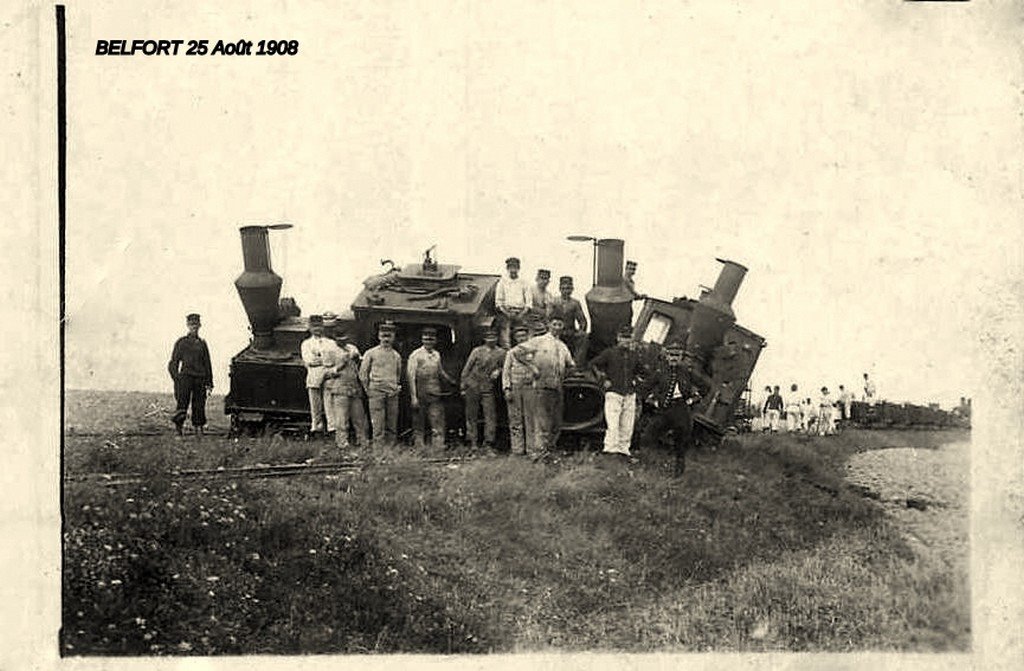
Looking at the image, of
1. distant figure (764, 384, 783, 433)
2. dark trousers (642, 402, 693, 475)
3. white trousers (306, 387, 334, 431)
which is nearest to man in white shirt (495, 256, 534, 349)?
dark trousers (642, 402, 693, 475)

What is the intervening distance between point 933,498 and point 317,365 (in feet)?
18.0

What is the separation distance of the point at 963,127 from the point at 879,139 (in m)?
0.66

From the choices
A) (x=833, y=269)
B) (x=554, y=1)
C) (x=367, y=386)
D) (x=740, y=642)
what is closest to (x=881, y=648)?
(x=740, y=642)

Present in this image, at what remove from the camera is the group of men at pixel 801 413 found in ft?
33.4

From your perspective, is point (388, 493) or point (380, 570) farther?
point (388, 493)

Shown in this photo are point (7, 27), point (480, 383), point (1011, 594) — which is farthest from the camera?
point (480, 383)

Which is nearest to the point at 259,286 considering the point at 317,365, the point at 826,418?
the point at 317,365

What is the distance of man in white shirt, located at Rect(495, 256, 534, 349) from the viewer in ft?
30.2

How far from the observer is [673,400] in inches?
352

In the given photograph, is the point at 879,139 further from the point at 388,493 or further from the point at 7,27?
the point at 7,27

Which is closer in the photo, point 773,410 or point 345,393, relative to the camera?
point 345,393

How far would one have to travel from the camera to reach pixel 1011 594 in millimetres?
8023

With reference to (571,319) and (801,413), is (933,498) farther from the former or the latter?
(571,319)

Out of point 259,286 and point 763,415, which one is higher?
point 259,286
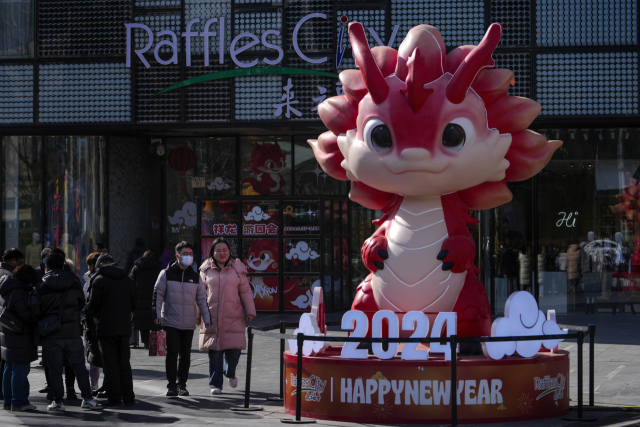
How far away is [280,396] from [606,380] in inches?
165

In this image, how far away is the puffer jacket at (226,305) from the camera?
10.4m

_To do_. Quote every row above word for word, leaving out the pictures.

_The result_.
Looking at the image, of
1. distant figure (764, 384, 783, 433)
2. dark trousers (642, 402, 693, 475)
3. white trousers (306, 387, 334, 431)
which is nearest to man in white shirt (495, 256, 534, 349)?
dark trousers (642, 402, 693, 475)

What is the intervening distance between point 933,498 and point 317,365 (in feet)?
18.0

What is the separation distance of the point at 963,127 from the point at 879,139 (in m)?
0.66

From the choices
A) (x=833, y=269)
B) (x=554, y=1)
C) (x=367, y=386)
D) (x=740, y=642)
what is closest to (x=881, y=648)?
(x=740, y=642)

Present in this image, at what remove from the camera is the group of men at pixel 801 413 found in ft?
33.4

From your perspective, is point (388, 493) or point (380, 570) farther?
point (388, 493)

Shown in this photo are point (7, 27), point (480, 383), point (1011, 594) — which is farthest from the camera?
point (480, 383)

Which is nearest to the point at 259,286 considering the point at 317,365, the point at 826,418?
the point at 317,365

What is the distance of man in white shirt, located at Rect(495, 256, 534, 349) from the viewer in ft?
30.2

How far from the observer is [673,400] in inches?
352

In the given photograph, is the point at 879,139 further from the point at 388,493 or further from the point at 7,27?
the point at 7,27

Which is closer in the photo, point 773,410 or point 345,393, relative to the camera?
point 345,393

How far would one have to travel from the camera to reach pixel 1011 594 in millimetres?
8023

With reference to (571,319) and (801,413), is (933,498) farther from the former or the latter?
(571,319)

Out of point 259,286 and point 763,415, which one is higher?
point 259,286
How far away is [280,396] from [606,380] in inches?
165

In this image, how far away is the puffer jacket at (226,305) from the camera?
10.4m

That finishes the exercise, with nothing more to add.